40 years have elapsed (or lapsed, depending on your point of view) since I attended the Summer Olympics in Montreal. Those were, from a geographer's perspective, noteworthy for having been held in summer, unlike these games, which are being held in Rio's winter. Good thing, too, as today was the first day in a week that could reasonably have been called hot.
'16 feels very much like a major case of second verse same as the first: in '76 the state of the unfinished facilities was bemoaned, the worst traffic in world history was expected, the East Germans were accused of using performance-enhancing drugs - and were later found to have run a state-sponsored doping system... does all of this sound familiar?
The cast of characters has changed, but the drive to excel and the desire to be the best haven't - thankfully - changed a bit.

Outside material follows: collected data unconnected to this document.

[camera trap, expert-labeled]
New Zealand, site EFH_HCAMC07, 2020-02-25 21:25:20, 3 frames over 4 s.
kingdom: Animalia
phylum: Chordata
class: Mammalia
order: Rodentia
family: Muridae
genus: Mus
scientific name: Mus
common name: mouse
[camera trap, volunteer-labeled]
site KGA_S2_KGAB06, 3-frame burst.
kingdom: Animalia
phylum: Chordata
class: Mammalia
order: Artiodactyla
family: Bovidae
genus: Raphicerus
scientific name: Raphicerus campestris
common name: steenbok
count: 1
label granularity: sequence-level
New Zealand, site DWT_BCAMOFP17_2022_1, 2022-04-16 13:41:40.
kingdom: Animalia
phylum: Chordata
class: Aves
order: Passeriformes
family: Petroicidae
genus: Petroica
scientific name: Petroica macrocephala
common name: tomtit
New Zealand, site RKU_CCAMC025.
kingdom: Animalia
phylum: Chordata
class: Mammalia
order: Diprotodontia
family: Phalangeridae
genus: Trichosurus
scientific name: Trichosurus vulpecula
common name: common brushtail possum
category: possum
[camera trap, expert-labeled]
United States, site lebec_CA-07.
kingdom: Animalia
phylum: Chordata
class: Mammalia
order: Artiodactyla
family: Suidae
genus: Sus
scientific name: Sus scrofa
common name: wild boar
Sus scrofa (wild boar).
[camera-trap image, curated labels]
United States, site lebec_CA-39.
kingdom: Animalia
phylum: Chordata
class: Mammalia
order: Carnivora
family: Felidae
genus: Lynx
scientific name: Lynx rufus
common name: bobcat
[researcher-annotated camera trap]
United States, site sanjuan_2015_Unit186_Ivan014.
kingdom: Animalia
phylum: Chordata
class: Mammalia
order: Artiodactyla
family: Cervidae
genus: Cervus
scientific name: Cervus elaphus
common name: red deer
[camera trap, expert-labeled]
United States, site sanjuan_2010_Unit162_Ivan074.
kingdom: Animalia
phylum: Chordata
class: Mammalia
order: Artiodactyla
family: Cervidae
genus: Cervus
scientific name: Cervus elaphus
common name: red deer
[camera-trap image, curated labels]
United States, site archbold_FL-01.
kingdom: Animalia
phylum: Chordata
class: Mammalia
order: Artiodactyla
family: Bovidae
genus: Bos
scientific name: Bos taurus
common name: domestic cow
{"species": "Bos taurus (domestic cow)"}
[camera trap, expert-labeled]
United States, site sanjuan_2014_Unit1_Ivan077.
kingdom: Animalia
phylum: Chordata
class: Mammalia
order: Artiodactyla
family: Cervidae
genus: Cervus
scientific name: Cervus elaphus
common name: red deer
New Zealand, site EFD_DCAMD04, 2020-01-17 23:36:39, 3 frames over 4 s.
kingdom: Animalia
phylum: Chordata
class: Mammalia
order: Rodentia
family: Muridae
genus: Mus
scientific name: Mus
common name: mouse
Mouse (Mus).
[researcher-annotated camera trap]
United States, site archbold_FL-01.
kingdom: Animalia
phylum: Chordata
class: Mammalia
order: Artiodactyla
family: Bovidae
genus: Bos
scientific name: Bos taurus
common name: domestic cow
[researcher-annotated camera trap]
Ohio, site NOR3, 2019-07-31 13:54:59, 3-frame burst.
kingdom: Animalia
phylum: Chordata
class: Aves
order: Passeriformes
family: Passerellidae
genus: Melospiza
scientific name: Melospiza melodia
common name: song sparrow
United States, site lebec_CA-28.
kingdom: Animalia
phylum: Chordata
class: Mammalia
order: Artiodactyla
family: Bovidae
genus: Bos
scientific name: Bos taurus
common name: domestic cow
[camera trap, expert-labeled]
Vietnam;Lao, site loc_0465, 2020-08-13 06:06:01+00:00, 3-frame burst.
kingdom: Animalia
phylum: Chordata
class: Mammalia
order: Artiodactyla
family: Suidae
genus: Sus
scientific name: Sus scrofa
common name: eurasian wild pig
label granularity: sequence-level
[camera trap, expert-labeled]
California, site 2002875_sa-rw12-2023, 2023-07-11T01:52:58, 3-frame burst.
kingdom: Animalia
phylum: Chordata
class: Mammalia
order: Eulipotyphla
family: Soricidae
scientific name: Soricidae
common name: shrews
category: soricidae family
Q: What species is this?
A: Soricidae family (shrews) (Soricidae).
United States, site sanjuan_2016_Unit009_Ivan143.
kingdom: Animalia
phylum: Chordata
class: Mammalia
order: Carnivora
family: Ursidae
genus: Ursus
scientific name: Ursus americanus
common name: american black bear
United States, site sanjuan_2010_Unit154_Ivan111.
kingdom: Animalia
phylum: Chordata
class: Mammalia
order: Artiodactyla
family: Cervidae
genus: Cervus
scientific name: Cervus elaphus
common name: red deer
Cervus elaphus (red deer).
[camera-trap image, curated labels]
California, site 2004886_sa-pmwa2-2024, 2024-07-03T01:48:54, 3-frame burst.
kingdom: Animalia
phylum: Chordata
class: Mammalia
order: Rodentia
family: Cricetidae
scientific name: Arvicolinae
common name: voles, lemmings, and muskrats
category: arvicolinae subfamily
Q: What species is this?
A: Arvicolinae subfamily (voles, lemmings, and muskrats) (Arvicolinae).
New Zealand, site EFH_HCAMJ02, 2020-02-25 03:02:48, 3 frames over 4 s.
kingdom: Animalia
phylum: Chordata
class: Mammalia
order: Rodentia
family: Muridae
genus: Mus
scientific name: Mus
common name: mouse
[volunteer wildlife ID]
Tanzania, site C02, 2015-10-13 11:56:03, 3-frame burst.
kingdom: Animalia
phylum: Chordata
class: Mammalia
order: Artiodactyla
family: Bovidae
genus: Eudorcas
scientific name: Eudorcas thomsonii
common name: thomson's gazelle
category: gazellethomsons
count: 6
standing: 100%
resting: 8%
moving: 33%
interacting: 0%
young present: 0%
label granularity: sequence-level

Sooner or later, someone will touch the wall first. Someone will lean at the finish and win by a hundredth, and we will adjudge one performance as better and more significant, no matter the path. Someone will rip the entry. Someone will score a penalty kick, rip off her jersey, and change sporting life for a generation of girls. Someone will stick the landing.
We'll never forget it.
Today my tour group went to Sugarloaf, one of Rio's vertical promontories, and we had much excitement when the return gondola was closed in anticipation of the arrival of the Olympic torch. There we were, stranded at the intermediate station, but with views like this, that's some kinda stranded.
The torch didn't arrive while we were there, but it was interesting to see how the possibility of it turned us into giddy children.
There is magic left in all of this after all.